Globe and Mail reviews Underground Classics: The Transformation of Comics into Comix (Abrams ComicArts). It mentions this book is part of a travelling exhibit, but the only information I was able to find about that is a show in Madison, Wisconsin.

I learned that, while he was still running Marvel, Stan Lee attempted to expose underground comic artists to the mainstream with a series titled Comix Book. The experiment lasted only five issues.

I really dig the way the writer ends the review, especially the choice of the word  freedom rather than escape to describe what these books meant to their readers:

“It’s a bit weird to separate the parts from whole, but it doesn’t matter that it doesn’t really work except for the most rabid fans of the genre and the artists themselves. What does matters is that the book is a reminder of the fun those comix provided in their heyday – and of the blow they struck for kids who got to read what looked like a comic book but felt like freedom.”

You can check out a short slideshow from the book if you click on The Gallery tab at the link. It includes the cover from a 1977 issue of Slow Death that wades into the Canadian seal hunt debate.

Meanwhile, Toronto Star reviews Prayer Requested (Drawn & Quarterly), by Christian Northeast.  This book includes a series of images by the artist who collects found prayer cards and illustrates them using a wide variety of techniques. “A surrealistic hoot that both mock the often pathetic desperation of those seeking assistance in obtaining divine intervention…while being curiously respectful of their efforts.” If you visit the preview section on his artist page, you can see 11 pages from the book. Interesting stuff.

Speaking of Drawn & Quarterly, an exhibit at the Museum of Contemporary Canadian Art titled Pulp Fiction includes two D+Q artists: Marc Bell and Peter Thompson. A snippet from the blurb about the exhibit:

In the late 1960s and early 1970s the Canadian art scene was radically altered. Artists acted to create networks, events, spaces and publications that allowed them to work, showcase and be seen. Their strength and ultimate success lay in their ability to tap into the media, to self-organize and to create strong national affiliations that enabled a entirely new structure to be realized through the formation of artist-run centres, video distribution centres and new publications dedicated to Canadian art.
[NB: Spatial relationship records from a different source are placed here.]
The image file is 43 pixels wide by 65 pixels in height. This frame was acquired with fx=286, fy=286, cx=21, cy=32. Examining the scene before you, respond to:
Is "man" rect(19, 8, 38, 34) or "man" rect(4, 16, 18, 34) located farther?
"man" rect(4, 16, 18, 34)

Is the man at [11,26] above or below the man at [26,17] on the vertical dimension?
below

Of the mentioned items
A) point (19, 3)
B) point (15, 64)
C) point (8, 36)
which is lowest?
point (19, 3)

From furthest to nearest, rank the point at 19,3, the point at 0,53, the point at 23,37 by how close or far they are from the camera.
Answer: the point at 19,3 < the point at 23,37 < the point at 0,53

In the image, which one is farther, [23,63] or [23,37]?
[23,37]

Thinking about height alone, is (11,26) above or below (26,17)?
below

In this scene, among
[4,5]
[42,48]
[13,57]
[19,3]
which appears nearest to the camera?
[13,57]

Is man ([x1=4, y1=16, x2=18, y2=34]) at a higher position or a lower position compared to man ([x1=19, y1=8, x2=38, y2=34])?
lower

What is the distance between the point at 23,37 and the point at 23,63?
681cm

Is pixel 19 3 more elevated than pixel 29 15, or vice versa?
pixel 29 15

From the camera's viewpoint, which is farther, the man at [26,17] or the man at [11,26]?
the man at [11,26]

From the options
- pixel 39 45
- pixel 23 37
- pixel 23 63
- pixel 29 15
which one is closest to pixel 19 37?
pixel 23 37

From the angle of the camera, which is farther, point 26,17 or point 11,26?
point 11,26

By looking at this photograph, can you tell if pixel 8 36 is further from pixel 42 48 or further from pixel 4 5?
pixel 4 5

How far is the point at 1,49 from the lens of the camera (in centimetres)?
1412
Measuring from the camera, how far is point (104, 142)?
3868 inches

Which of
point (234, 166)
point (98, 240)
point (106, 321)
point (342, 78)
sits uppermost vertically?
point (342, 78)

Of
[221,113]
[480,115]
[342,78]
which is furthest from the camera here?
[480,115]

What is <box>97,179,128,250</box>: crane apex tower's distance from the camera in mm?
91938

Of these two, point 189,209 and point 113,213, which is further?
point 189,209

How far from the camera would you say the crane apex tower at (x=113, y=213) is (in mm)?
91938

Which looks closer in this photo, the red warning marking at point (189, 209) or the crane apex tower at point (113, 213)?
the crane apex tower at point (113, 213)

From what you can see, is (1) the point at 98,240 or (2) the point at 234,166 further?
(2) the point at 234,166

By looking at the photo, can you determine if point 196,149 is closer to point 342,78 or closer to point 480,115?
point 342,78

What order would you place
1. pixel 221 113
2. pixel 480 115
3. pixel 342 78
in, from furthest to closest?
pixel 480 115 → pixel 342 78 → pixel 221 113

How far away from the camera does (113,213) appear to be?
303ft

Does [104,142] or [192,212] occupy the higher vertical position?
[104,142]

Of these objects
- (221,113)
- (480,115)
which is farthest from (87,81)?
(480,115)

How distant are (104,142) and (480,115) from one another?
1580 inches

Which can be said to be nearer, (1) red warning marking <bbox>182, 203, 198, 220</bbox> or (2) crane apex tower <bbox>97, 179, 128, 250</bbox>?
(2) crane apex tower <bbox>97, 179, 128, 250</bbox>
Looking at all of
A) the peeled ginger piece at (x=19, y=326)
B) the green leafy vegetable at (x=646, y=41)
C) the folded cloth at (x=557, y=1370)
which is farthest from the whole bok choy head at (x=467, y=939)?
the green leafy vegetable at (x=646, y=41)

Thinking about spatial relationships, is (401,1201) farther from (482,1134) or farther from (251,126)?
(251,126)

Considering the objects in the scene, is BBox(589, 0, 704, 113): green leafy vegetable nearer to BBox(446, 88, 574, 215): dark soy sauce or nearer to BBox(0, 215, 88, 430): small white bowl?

These new organizations created a parallel system for Canadian art that worked in tandem with Canada’s national and regional museums and commercial art galleries.

Pulp Fiction brings together a group of fourteen artists from across Canada as a means of examining this phenomenon of art practice. Because the work bypasses the space, systems and many of the concerns of Canada’s established institutions, it may appear to be a misfit within the traditional confines of the museum. And yet, if one embraces the idea that museums and galleries must be a place that observe, document and make history, reflecting art practice in all of its varied forms, then at some point in the evolution of this new way of practicing the work must surely have a place within the institution. Here, Pulp Fiction serves as an example of an important culture that has firmly established itself on the international market and glibly persists despite the museum.
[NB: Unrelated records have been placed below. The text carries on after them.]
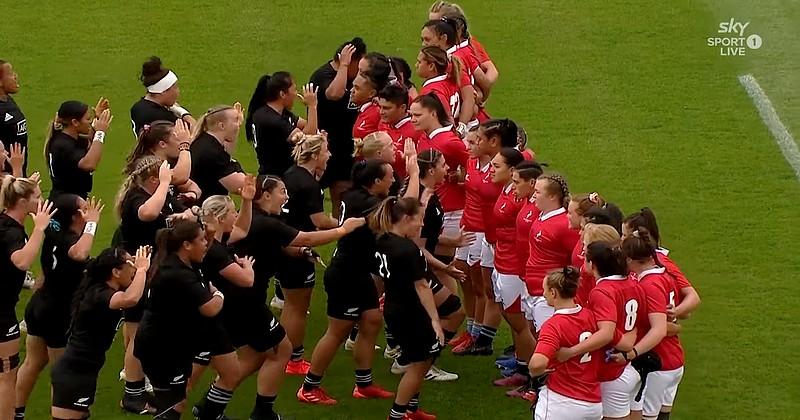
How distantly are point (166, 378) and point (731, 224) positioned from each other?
18.5 feet

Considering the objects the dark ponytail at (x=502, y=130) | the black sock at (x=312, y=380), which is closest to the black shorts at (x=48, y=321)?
the black sock at (x=312, y=380)

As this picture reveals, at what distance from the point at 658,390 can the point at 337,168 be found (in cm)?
395

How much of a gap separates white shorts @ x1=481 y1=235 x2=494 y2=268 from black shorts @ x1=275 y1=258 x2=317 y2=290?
49.9 inches

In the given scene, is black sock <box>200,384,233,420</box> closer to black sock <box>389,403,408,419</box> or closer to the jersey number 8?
black sock <box>389,403,408,419</box>

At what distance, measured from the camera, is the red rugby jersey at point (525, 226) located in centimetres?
819

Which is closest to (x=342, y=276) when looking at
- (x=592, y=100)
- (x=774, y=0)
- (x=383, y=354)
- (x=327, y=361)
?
(x=327, y=361)

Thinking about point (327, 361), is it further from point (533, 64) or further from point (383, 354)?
point (533, 64)

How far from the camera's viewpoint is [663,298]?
700 centimetres

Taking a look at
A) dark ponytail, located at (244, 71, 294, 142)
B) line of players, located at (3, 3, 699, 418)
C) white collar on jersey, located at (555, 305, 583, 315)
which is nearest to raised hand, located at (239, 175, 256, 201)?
line of players, located at (3, 3, 699, 418)

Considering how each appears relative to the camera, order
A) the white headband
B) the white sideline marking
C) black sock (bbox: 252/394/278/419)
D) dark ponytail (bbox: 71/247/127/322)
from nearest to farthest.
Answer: dark ponytail (bbox: 71/247/127/322), black sock (bbox: 252/394/278/419), the white headband, the white sideline marking

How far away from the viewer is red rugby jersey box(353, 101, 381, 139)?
9656 mm

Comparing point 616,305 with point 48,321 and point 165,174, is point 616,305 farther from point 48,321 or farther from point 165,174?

There is more information about show dates and museum location on the MOCCA site. I’ll try to convince a co-worker to play hooky with me one sunny afternoon, and we’ll do the gallery followed by a patio pitstop.

Finally, as we’re talking about galleries and museums, I came across this post on Rich Johnston’s Bleedingcool.com. Apparently Angoulème, France hosts the world’s largest comic book convention. I’ve never heard of it, but I don’t know much about the convention world. According to Johnston, they’ve now opened Le Musée De La Bande Dessinée, a new home for the “largest public collection of comic books and original comic book artwork in the world.” Time to book a holiday.